FAFSA stands for Free Application for Federal Student Aid. It is the only way to apply for federal student aid. It is free to apply. You must fill out your FAFSA form at fafsa.gov every year that you are in college, university or career school.
In addition, many states and colleges use your FAFSA data to determine your eligibility for state and school aid. Some private financial aid providers may use your FAFSA information to determine whether you qualify for their aid.
When you fill out your FASFA, you will also create an FSA ID. FSA ID stands for your Federal Student Aid Identification. It is a username and password that you create. You use your FSA ID to:
·get into the Federal Student Aid system.
·fill out your FAFSA form.
·legally sign your student aid documents.
Only you can create and use your FSA ID. Don’t share your FSA ID with anyone else. Dishonest people could use your FSA ID to get into your account and take control of your personal information.

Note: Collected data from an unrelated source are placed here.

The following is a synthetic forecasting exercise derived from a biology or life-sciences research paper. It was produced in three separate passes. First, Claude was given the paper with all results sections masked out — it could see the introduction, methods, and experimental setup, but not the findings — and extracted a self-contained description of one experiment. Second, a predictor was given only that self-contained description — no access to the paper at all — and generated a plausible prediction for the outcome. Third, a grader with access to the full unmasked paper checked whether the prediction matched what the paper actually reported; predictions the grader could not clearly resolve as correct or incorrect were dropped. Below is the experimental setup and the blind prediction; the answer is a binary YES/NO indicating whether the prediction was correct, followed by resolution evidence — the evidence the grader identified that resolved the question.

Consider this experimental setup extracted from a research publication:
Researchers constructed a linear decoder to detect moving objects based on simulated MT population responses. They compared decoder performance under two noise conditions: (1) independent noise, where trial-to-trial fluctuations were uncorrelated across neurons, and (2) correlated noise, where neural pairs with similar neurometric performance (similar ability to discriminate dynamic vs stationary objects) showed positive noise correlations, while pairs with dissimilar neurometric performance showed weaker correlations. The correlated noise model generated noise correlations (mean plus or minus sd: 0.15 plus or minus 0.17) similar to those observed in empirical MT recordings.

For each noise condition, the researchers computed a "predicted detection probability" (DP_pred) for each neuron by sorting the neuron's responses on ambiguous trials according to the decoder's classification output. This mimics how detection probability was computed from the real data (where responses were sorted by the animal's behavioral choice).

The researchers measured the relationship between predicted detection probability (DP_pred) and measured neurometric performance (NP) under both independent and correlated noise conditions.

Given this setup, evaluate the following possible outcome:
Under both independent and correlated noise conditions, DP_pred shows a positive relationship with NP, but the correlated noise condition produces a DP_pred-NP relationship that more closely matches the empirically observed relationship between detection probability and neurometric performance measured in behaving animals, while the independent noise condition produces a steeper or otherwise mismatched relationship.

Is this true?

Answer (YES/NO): YES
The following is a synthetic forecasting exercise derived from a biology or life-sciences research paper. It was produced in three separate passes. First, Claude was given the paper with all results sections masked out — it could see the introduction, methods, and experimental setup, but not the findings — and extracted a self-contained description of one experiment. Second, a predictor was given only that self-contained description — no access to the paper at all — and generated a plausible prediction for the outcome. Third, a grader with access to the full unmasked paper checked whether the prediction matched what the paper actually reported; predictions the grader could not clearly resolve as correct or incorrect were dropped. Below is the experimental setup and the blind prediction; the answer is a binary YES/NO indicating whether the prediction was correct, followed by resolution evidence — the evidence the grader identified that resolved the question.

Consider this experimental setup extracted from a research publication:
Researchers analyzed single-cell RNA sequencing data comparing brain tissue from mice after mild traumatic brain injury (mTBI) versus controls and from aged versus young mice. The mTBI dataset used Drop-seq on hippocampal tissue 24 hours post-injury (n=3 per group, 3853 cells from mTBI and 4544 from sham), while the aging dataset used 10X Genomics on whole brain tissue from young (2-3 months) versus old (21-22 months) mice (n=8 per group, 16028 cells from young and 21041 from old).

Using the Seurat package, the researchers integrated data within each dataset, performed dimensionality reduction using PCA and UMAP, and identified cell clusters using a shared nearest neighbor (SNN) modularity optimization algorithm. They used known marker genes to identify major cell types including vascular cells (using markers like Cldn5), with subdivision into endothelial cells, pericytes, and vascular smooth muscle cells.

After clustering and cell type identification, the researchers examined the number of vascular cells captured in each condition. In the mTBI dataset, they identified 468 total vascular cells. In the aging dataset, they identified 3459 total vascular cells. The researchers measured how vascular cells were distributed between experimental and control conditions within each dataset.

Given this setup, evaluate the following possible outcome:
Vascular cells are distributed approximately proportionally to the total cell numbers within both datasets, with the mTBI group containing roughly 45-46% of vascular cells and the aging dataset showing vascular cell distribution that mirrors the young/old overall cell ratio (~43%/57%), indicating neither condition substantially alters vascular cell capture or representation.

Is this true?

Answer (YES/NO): NO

Loan Repayment and Forgiveness
Student loans are debt you have to pay back, even if you don’t finish your degree. But depending on your situation and what kind of loans you have, you might be eligible for a different repayment plan or to get your loans forgiven. And ,when it comes to qualifying for these programs, there’s nothing a private company can do for you that you can’t do yourself for free.

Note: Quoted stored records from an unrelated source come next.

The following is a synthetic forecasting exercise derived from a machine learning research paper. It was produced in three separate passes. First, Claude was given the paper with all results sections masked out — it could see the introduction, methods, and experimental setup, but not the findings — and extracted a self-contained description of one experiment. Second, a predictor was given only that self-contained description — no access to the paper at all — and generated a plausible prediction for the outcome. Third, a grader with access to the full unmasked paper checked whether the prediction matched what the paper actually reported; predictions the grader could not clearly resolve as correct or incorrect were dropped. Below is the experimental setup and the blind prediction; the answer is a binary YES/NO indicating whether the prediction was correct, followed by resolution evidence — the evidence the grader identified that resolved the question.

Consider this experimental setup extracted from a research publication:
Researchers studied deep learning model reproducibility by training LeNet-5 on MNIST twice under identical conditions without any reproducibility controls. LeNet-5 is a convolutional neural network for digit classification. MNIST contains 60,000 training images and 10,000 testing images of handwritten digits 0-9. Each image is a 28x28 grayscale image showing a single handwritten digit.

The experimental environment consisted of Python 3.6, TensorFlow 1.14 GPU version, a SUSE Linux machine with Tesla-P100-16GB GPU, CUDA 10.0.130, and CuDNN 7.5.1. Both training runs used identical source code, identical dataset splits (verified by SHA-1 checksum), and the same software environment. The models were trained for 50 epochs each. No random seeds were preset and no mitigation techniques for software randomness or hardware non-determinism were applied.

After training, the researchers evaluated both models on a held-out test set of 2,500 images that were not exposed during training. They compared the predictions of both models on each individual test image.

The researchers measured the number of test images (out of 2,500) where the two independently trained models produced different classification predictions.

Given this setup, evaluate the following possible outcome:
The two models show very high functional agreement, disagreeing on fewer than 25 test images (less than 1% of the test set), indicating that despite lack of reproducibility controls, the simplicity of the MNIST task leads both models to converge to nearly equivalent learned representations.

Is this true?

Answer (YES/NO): NO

If you have federal loans, the Department of Education has free programs that could help, including:
·income-driven repayment plans — your monthly payment is based on how much money you make
·deferment and forbearance — you can postpone making payments, if there’s a good reason you can’t repay right away, though interest might cause what you owe to increase
·loan forgiveness or loan discharge — in some circumstances, you don’t have to repay some or all of your loans. You might qualify if, for instance, you work for a government or not-for-profit organization, if you become disabled, or if your school closed or committed fraud. Also, under certain income-driven repayment plans, any balance that remains after 20 or 25 years of payments is forgiven. In some cases, you may owe income taxes on the forgiven or discharged amount.
With private student loans, you typically have fewer repayment options, especially when it comes to loan forgiveness or cancellation. To explore your options, contact your loan servicer directly. If you don’t know who your private student loan servicer is, look at a recent billing statement.